─── SUPPLIED INFORMATION ───
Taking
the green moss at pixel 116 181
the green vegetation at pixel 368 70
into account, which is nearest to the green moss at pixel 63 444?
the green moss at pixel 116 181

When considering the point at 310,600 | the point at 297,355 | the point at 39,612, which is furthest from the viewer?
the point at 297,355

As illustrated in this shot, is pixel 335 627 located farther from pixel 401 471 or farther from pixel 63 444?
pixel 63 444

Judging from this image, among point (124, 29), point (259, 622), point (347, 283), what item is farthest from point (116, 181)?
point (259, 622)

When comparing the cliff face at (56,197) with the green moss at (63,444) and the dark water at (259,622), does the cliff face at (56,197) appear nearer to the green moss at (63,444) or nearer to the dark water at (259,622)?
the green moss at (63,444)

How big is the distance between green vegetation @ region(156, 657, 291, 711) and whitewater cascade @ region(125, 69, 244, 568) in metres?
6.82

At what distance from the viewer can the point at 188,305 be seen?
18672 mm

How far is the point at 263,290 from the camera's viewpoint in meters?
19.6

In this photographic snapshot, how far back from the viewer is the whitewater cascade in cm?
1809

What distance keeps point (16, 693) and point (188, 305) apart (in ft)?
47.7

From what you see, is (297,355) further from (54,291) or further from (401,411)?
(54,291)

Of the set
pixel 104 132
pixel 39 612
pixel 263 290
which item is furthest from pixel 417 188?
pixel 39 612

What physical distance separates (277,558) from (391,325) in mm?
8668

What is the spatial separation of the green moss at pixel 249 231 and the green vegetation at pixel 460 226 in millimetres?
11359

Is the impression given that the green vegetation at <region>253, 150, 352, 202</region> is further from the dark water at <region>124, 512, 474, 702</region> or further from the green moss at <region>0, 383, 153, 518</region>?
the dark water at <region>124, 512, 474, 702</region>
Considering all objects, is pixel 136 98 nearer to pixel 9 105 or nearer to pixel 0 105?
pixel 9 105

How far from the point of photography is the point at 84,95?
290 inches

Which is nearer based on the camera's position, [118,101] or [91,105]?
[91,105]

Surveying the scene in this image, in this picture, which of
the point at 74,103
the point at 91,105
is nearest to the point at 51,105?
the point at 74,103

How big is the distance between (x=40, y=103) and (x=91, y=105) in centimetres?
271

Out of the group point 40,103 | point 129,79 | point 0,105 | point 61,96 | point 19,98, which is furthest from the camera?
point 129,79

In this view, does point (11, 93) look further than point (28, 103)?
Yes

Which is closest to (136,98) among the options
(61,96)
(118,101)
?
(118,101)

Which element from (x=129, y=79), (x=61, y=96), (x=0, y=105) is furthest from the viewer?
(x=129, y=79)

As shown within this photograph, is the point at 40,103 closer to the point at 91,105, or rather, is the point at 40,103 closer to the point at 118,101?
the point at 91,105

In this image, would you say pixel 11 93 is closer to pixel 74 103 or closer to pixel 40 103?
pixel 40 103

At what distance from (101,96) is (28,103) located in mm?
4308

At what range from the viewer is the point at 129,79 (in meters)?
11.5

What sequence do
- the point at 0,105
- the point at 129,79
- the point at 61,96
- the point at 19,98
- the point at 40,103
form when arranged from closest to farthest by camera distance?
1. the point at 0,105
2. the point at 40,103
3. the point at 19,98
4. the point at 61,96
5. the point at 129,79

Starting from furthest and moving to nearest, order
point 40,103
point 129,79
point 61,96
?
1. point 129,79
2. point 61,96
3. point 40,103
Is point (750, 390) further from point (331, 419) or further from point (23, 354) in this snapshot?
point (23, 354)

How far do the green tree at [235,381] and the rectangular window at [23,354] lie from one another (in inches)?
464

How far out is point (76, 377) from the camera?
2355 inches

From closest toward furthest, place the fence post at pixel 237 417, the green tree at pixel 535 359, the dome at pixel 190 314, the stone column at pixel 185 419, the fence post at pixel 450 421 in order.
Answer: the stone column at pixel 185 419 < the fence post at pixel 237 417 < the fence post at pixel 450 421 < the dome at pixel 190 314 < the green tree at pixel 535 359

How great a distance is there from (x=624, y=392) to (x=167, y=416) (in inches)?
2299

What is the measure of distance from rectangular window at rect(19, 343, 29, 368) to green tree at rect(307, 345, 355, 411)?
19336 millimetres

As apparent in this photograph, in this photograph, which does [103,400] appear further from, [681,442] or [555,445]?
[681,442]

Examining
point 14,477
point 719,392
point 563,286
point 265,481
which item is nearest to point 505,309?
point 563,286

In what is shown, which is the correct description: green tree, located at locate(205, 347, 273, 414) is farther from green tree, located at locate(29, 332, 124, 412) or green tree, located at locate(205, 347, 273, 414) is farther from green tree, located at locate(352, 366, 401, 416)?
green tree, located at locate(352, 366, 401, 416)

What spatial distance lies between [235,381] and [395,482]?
───
● **TASK DIRECTIONS**
Reproduce everything from the line containing "How far do the" down to the line containing "2355 inches", renaming "rectangular window" to "glass pane" and leaving everything else unchanged.

● **EXERCISE RESPONSE**
How far do the green tree at [235,381] and the glass pane at [23,354] lie from one another (in inches)?
464

How far out is point (76, 377) from the camera?
2355 inches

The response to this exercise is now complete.